10.  – 19. Mai 1997

Belziger Kunsttage

KÖNNTE KUNST ….

Installationen und Performances im Stadtraum von Belzig im 1000sten Jubiläumsjahr der Stadt

Könnte Kunst im heutigen Belzig, einer emsigen kleinen Kreisstadt zwischen Stadterneuerung, Alltagsstress, Kurbetrieb und der Melancholie der DDR-Vergangenheit, eine Blüte treiben, einen kreativen Impuls setzen ?

Im Rahmen der ersten Belziger Kunsttage zeigten internationale Künstler Installationen und Performances. Es entstand ein Parcours -eine Art Kunstpfad- durch die Stadt Belzig, auf dem Einheimische und Besucher auf Entdeckungsreise gehen und den Stadtraum als Kunstraum erleben konnten – im Alltag das Unalltägliche findend.

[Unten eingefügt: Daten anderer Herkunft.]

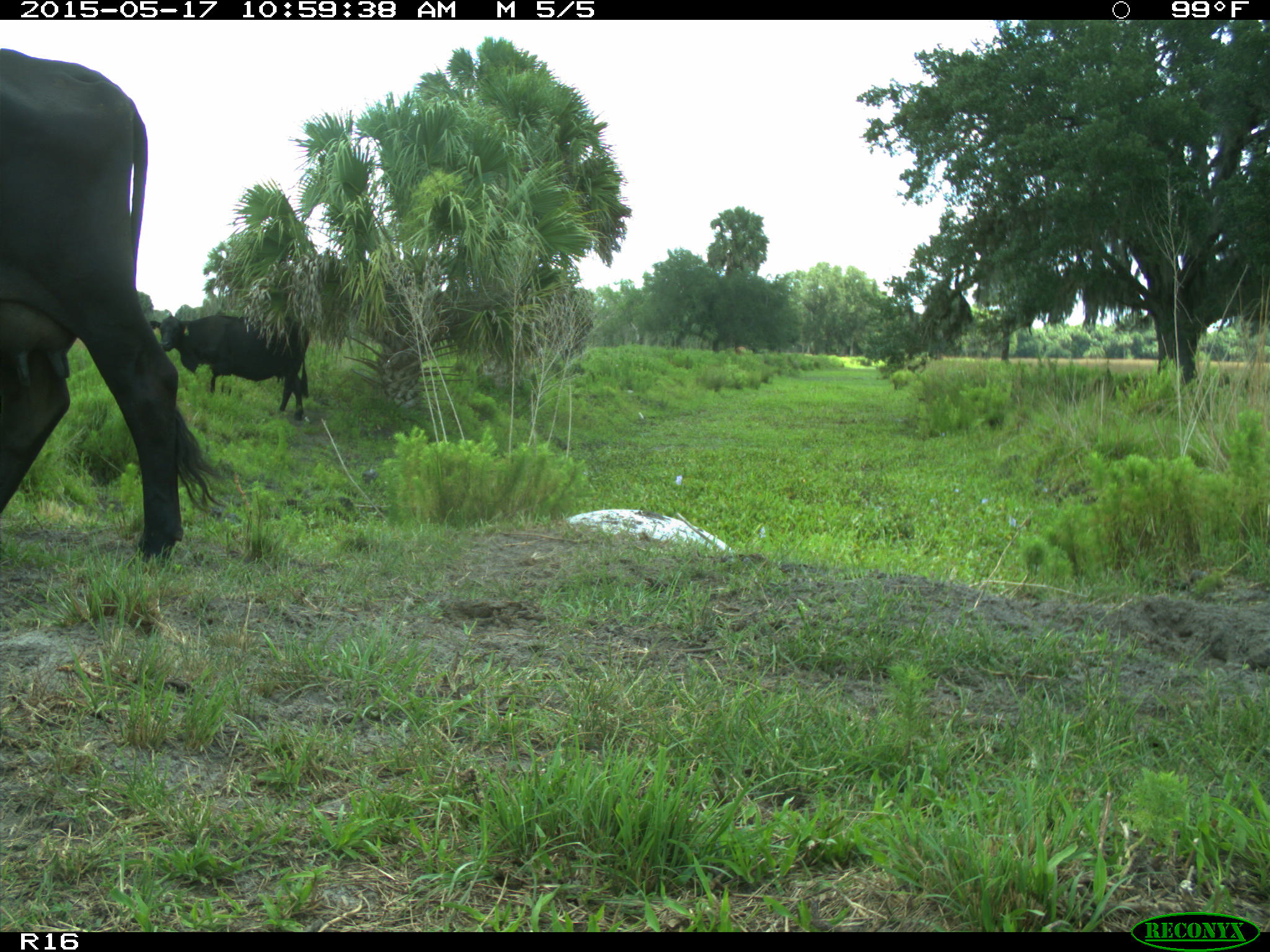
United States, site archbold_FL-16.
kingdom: Animalia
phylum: Chordata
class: Mammalia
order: Artiodactyla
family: Bovidae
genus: Bos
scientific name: Bos taurus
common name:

Die Begegnung mit Kunst wurde zugleich zu einer Begegnung mit 1000 Jahren Belziger Geschichte.

Die Arbeiten wurden auf dem Marktplatz, im 1000jährigen Burgturm, im ehemaligem Festsaal einer HO-Gaststätte, in einer modernen Einkaufspassage am Busbahnhof, im Altenheim zum Heiligen Geist, im Ratssaal und an weiteren unüblichen Orten aufgebaut.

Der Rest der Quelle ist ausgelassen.